4

Regan stared at the body of the Afghan translator who'd murdered her CID partner in a terror safe house in Charikar thirteen days earlier. Why was Tamir Hachemi even on the ship? Shouldn't he be stateside, well on his way to Leavenworth by now?

"Gangway!"

The owner of the deep, disembodied voice behind Regan didn't bother waiting for her to move. Instead, a pair of oversized paws clamped about her upper arms, physically hefting her up and carrying her three steps into the compartment before dropping her back down on her boots. Based on the camouflaged uniform and stethoscope hooked around the petty officer's neck as he passed, she assumed he was a corpsman. A shorter, wirier Navy lieutenant with matching camouflage and stethoscope—plus a bulging, stereotypical black bag—was a step behind.

To Regan's shock, Agent Riyad was not. The NCIS agent had spun around and was headed in the opposite direction—out of the space.

By the time Regan had refocused her attention on the crisis at hand, the ship's doc and hulking corpsman had converged on the translator's body, nudging the equally beefy pair of Marines out of the way as they took over CPR. The corpsman was at the translator's chest now, the doc at his head. Regan had learned enough from Gil to know the clear tubing Dr. Mantia retrieved from his bag would be used to intubate Hachemi. Once the doc had the translator's airway reestablished, the corpsman took over, working the attached airbag, steadily squeezing oxygen into Hachemi's lungs as the doc moved down to their remaining priority—Hachemi's heart.

From the frown darkening Mantia's face, it still wasn't beating.

Fortunately, another corpsman—this one a petite Filipina petty officer—chose that moment to barrel into the conference room and across the linoleum with a portable, suitcase-sized crash cart in tow.

Within moments, the doc had the defibrillator rigged and charged as the male corpsman parted the front of Hachemi's navy blue overalls in a single rip, exposing the translator's hairless chest. The doc brandished the paddles and, "Clear!"

A dull thud resounded through the compartment, followed by silence.

A good fifteen minutes and a steady slew of shocks followed with nothing in between but the ever-present creaking of metal and the near non-stop medical lingo that passed between Mantia and his assistants as the doc ordered a pharmacy of medication into the translator's veins. The doc finally reached out, staying the hand of the corpsman still steadily working the balloon. Mantia shook his head and sat back on his haunches, glancing past Regan's shoulder to meet Riyad's stare.

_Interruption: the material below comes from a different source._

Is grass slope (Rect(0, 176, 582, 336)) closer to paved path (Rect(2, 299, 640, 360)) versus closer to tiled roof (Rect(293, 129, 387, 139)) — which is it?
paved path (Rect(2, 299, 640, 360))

Until that moment, she hadn't realized the NCIS agent had rejoined them.

Resignation and defeat scored the doc's frown. "Time of death, zero seven fifty-eight. He's your responsibility now. Sorry."

The corpsman reached out to gather up the gear they'd used to try to resuscitate the translator.

"Stop." Regan jerked her chin toward the array of vials and expended syringes now littering the deck. "Leave everything exactly where it is."

At least until she'd photographed it.

She'd get started just as soon as everyone else cleared the room.

The doc nodded and stood. He glanced at his bag. "May I—"

"Yes." She pointed toward the defibrillator. "You can have that back, once I've arranged for disposition of the body."

Another nod. "I've got a ship-to-shore call to make. I'll return with a body bag."

Regan waited for the doc to clear the space. Both corpsmen filed out behind him, dejection in their every step. Hachemi might have been a traitor—and these sailors had undoubtedly known that—but it was always rough for medical personnel to lose the fight, no matter the patient. Especially when they'd invested so much of themselves in the effort.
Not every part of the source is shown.